- _Passage provided_
In his home, Jose helps by making beds, running errands and cleaning. He lives with his father and his mother. His father is sometimes employed as a laborer and his mother maintains the home. There are 5 children in the family.
Soccer, playing with cars and playing ball games are Jose's favorite activities. In primary school his performance is above average and he also regularly attends Bible class.
Your love and support will help Jose to receive the assistance he needs to develop his potential. Please pray for him.
Jose lives in the mountainous community of María Teresa, home to approximately 1,300 residents. Typical houses are constructed of earthen floors, cardboard walls and wood roofs. The regional diet consists of bananas, chicken, bread, plantains, rice and potatoes.
Common health problems in this area include the flu, fevers and stomach infections. Most adults in María Teresa work as day laborers and earn the equivalent of $82 per month. This community needs a sewage system, public schools, suitable housing, water and health centers.
Your sponsorship allows the staff of C.D.I. Principe de Paz II to provide Jose with Bible classes, spiritual retreats, medical and psychological exams, vaccinations, sports, health education, special celebrations, homework help, academic reinforcement and counseling. The center staff will also provide meetings and Bible teaching for the parents or guardians of Jose.
Surrounded by the Andes Mountains, Colombia's terrain ranges from the cooler highlands to the tropical coast along the Caribbean Sea and Pacific Ocean. Vast stretches of lowlands east of the mountains are thinly populated and only partially explored.
Two of Colombia's main exports are coffee and oil, though drug trafficking is a serious problem. About 73 percent of the population is urban, and most Colombians are Catholic. The racial makeup includes mestizos (Spanish and Native American), Europeans, those of black and white ancestry, and those of black and Native American ancestry. Spanish is the official language. Compassion works in Colombia's most populated northern regions.

- _Task prompt_
Translate this sentence from the profile of Jose above into Spanish: "Common health problems in this area include the flu, fevers and stomach infections."

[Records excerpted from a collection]
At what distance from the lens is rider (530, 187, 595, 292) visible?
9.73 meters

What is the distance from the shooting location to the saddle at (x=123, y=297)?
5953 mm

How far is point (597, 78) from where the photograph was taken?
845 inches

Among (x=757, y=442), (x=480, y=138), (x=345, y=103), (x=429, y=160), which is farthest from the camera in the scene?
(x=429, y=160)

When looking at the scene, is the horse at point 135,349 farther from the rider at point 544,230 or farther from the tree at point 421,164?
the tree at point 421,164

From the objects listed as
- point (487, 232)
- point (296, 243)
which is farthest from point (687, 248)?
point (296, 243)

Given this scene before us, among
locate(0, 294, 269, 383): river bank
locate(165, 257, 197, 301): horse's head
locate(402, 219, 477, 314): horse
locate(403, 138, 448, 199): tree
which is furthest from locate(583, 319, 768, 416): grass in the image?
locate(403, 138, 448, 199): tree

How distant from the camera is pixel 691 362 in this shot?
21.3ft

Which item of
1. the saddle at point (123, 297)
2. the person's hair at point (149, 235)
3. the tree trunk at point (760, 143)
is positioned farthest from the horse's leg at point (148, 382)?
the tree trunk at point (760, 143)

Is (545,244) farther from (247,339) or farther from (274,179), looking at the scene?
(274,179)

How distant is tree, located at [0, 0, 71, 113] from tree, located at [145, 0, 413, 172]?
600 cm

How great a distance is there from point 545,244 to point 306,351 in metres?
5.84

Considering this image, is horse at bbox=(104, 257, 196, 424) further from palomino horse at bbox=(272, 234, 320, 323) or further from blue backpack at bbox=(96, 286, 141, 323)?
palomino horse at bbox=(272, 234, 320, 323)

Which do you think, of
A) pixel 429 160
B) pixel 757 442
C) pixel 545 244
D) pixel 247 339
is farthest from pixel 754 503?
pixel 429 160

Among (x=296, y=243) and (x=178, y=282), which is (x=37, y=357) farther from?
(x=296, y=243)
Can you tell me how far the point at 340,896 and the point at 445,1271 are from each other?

- _Exercise solution_
Los problemas de salud comunes en esta zona incluyen la gripe, las fiebres y las infecciones estomacales.